Jan Brogan is an excellent public speaker and has extensive experience in the field, from presentations to the New England School of Law and Boston Bar Association, to guest appearances on numerous radio shows, to gigs hosting Reading With Robin on WPRO. She’s served as a panelist and moderator at multiple writing conference and has been teaching for fifteen years.
Although it takes place in the 1970s, The Combat Zone touches on a multitude of topics that are possibly even more relevant today: race, policing policy, victim’s rights, and the capriciousness of the legal system to mention a few. The following is a list of potential speech topics related to The Combat Zone, Jan will customize her speeches to fit the needs of your organization.
Murder Convictions and the Media:
What is the media’s role in a murder case? Publicity—and a lack of publicity—before a trial can have a huge impact on the verdict. Sequestering a jury has gone out of favor, but the publicity, or lack of it, does its work long before the jury is seated.
When They Kill your Brother:
Victim’s Rights have come a long way since the Puopolo murder, but the psychological response to losing a family member or close friend to murder hasn’t changed. It still evokes anger, shame and often Post Traumatic Stress Disorder, especially in adolescents. The desire for revenge is an extremely common response and helps explain many gang murders. Seeing this response through Danny’s eyes, how this desire for revenge plagued him his entire life, helps us understand some of the street violence we see today.

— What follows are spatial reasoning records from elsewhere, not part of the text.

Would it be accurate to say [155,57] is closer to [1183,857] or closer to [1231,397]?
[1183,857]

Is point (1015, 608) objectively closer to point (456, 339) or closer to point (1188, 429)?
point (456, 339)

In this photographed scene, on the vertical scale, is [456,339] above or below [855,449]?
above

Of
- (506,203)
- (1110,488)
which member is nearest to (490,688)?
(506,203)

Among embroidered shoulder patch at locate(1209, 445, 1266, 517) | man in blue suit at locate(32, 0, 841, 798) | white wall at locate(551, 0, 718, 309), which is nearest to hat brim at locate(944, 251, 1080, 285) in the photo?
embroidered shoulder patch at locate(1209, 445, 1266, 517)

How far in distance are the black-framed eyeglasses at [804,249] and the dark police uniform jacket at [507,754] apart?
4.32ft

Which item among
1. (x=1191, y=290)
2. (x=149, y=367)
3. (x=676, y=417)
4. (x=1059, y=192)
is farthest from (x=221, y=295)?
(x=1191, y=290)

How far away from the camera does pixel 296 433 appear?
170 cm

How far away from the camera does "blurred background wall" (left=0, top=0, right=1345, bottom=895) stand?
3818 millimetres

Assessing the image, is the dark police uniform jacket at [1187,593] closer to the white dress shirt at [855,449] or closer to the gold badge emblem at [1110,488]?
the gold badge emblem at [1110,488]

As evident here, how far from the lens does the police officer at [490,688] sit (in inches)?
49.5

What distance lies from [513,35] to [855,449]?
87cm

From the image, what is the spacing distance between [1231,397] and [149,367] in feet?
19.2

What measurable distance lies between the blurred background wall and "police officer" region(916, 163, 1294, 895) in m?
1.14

Police corruption, then and now:
A week before the Andy Puopolo murder, Boston newspapers ran a shocking report that detailed police corruption in District One, which included the Combat Zone. It revealed police officers drinking for free at strip clubs while on duty; ignoring sex acts and drug sales on the street; and sabotaging their own department investigations by tipping off the mob. The report had been released to the press by the department’s own high command. The Boston Police department has gone through waves of corruption and reform since then, made progress and backslides. Just when you think the department is getting better, the Boston Globe reports another scandal, but how does Boston stack up to other big city police departments? Actually, today, pretty well.
The Race War:
It’s hard to remember just how poor and how violent Boston was in the 1970s. Violence in the schools, where kids got stabbed; Violence in the neighborhoods, where houses got firebombed, even violence at the city’s tourist attractions, where members of a Black school group from Pennsylvania trying to visit the Bunker Hill monument were beaten by three whites with hockey sticks. At the peak, in 1978, there were reported 604 incidents of racial attack in Boston. The tipping point? When a sixteen-year-old football player was shot on the field during a high school game. What changed? Economics, demographics, and community policing.
The Failure of Desegregation:
The Boston School Committee thumbed its nose at calls for desegregation or even equity in resources for Black schools, with its members making political careers out of resistance. Judge Arthur Garrity had little choice but to take over, but did busing succeed at desegregating Boston or simply drive the white middle class out of the school system?
Boston, a Sexual Disneyland?
That’s what the Wall Street Journal called the Combat Zone, but how did an “anything goes” red light district get legislated into existence in a Puritanical city known for banning Walt Whitman’s Leaves of Grass and I am Curious Yellow? What were the city’s plans for the Combat Zone and how did they fail so colossally? Was the city itself, responsible for Andy Puopolo’s murder, as the spokesperson for the strip club association suggested? It’s not such a crazy argument when you begin to dive into it.